滅んだはずの世界――パスカのディセンダーを連れて、わたし達はとりあえずバンエルティア号へ戻って来た。帰って来たと思ったらカノンノが一人増えていたことにアンジュさんはひどく驚いていたが、彼女がパスカのディセンダーだと聞かされると更に驚いていた。それはもう、言葉もないほどに。

「では、カイル達を元の世界へ戻すはずが…時間を遡ったところに存在する我らのディセンダーをこの世界を呼び込んでしまったわけだな…」
「戻すには時間がかかるみたいね…」
「ハロルドさん…」
「やっぱりお前が原因かよ…」

ニアタとアンジュさんとわたしとユーリさんの胡乱な視線を物ともするわけもなく、ハロルドさんはいつも通りの笑顔で、ひらひらとその手を振った。

「まー、そう焦らない焦らない。今回の失敗だって、ひょっとしたら世紀の大発見に繋がるかもしれないのよ」

わかっていたことだが、…残念なことにわかっていたことなのだが、やはりこの人には何を言っても無駄らしい。後悔もしないし反省もしないのだろう、この人は。さすがである。

「アンジュ、それでは彼女をこの船に置いてもいいかね?」
「ええ、断る理由はないし…でも、異世界のディセンダーまで抱えることになるなんてね…」

ただでさえうちにはナマエがいるのに、とアンジュさんがこちらを見た。わたしは曖昧に笑って返すしかない。異世界のディセンダーと異世界からのディセンダー、文面的にそう大差ないと思うのはわたしだけだろうか。わたしがそんなことを考えていると、ニアタは声を潜めてわたし達に囁く。

「彼女の時間では、まだ故郷は存在している。ナマエもアンジュもユーリも、パスカが滅びたことや、我々の身の上のことを彼女に話さないでおいてくれ」
「…ん、了解よ」
「そっか…うん、わかった」
「…同じく」

わたし達からすれば滅んだ世界のディセンダーだが、彼女の中では自分の世界は滅んでいない。屈託のないその笑顔に翳りはなく、ニアタは幾度となく噛み締めるように彼女の名前を呼んでいた。その幸せを壊したくはない。

「ところで、あなたのディセンダーを何と呼べばいいかしら?」
「ふむ。あの子には姓がない。故郷の名が姓と言ってもよいな」
「それって、ディセンダーだから?」
「ああ、その通りだ。…では、『パスカ』と名乗らせよう」

パスカ。パスカ、と小さく繰り返しながら顔を上げてみれば、ホールから彼女は――むしろ三人揃っていなくなっていた。ニアタにホールの隅で待機するよう言われていたはずなのに。慌てて辺りを見渡すがやはりその姿はなく、隣で落ち着きなく辺りを窺うわたしに気付いたユーリさんは、忽然と姿を消した三人に苦笑をしていた。

「ナマエ、同じディセンダーなんだから仲良くしてあげてね」
「我々からもよろしく頼む。
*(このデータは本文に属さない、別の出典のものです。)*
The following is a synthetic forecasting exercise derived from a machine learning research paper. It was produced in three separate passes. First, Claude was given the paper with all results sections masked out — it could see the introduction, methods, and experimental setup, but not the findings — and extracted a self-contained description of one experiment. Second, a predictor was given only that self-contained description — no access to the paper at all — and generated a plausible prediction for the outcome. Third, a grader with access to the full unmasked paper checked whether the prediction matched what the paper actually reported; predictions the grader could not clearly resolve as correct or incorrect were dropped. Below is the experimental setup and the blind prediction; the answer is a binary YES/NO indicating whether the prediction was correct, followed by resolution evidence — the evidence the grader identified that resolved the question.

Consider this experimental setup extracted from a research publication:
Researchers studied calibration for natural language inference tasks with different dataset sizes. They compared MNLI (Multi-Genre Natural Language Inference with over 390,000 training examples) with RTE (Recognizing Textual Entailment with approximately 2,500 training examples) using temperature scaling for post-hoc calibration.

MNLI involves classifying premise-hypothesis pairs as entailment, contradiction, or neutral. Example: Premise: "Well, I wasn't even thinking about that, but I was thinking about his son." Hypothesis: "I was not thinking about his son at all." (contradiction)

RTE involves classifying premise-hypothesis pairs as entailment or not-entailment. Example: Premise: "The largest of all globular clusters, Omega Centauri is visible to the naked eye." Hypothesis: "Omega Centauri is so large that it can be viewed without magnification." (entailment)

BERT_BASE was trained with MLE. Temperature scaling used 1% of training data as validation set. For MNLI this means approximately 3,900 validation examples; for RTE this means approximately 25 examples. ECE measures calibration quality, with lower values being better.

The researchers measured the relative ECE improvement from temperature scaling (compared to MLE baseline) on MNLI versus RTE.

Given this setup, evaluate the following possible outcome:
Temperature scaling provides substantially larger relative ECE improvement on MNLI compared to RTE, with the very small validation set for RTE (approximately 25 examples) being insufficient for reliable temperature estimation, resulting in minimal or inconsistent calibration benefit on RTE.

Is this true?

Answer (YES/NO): NO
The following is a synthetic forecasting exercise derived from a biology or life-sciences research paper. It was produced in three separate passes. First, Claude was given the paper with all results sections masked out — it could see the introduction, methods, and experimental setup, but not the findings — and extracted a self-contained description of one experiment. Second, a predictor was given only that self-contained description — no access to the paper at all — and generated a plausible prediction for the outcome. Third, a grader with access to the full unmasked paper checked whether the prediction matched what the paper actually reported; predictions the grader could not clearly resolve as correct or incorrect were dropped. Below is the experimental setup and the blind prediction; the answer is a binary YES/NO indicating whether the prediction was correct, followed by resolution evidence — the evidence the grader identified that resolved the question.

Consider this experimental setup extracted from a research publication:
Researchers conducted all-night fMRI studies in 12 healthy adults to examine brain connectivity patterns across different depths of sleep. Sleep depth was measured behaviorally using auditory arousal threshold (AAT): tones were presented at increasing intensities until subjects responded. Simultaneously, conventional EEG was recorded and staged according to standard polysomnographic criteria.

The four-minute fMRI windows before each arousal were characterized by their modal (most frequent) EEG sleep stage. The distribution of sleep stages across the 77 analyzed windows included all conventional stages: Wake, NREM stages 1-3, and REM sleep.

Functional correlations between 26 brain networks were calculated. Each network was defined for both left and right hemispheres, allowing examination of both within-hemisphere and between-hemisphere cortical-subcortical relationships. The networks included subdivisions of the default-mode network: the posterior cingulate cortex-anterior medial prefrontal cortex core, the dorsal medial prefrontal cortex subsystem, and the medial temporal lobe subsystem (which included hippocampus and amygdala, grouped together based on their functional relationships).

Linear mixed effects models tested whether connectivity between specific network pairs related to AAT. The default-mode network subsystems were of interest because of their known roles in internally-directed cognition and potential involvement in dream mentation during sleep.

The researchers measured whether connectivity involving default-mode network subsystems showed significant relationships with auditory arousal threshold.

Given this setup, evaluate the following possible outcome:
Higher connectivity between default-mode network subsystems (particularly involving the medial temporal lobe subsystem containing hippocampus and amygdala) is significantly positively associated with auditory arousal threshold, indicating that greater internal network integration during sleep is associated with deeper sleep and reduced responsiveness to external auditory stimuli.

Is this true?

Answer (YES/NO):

そなたのような気性ならば、きっとあの子とも打ち解けられるだろう」
「え?あ、はい、それはもちろん…なんですけど…」

その本人がいないんですが。わたしの物言いたげな視線に気付いたアンジュさんが、ぐるりとホールを見渡して首を傾げる。

「ところで、トリプルカノンノはどこに行ったの?」
「トリプルカノンノなら少し前にこそこそホールを出て行ったぜ」
「ト、トリプルカノンノ?って言うかユーリさん気付いてたなら止めてくださ、」

――瞬間、鼓膜をつんざくような悲鳴が聞こえた。
わたしは悲鳴を上げて飛び上がる。反響を伴ったその声がロックスさんのものだと気付いた時には、アンジュさんはさっと顔を青くしていた。

「まさかロックスのところに!ナマエ、一緒に行って説明してあげないと、ロックスが腰抜かしちゃう!」
「何が…って、ええ!?わたしですか!?」
「あなた以外に誰がいるの!早く食堂へ行ってちょうだい!」

表情や声は切羽詰まっているというのに、行って来いと手を振る様は気楽なものである。おやおやと呟くニアタの声は確かに無機質なものであるはずなのに、微笑ましく感じているのがわかるほどに優しい。

「せ、説明って言われても…ああ、もう!ユーリさん、行きましょう!」
「俺もかよ。…ったく、仕方ねえな」

いつも通り皮肉に笑うユーリさんと二人で食堂に走る。
わたしの親友であるカノンノと、グラニデから来たカノンノ、そしてパスカのディセンダーであるカノンノ。この世界に、この時に、彼女ら三人が揃ったことは何か意味があるのだろうか。少なくともイアハートの時と違って、その木漏れ日のような笑顔が――理想のままのディセンダーの姿が、何となくこの胸に痛かった。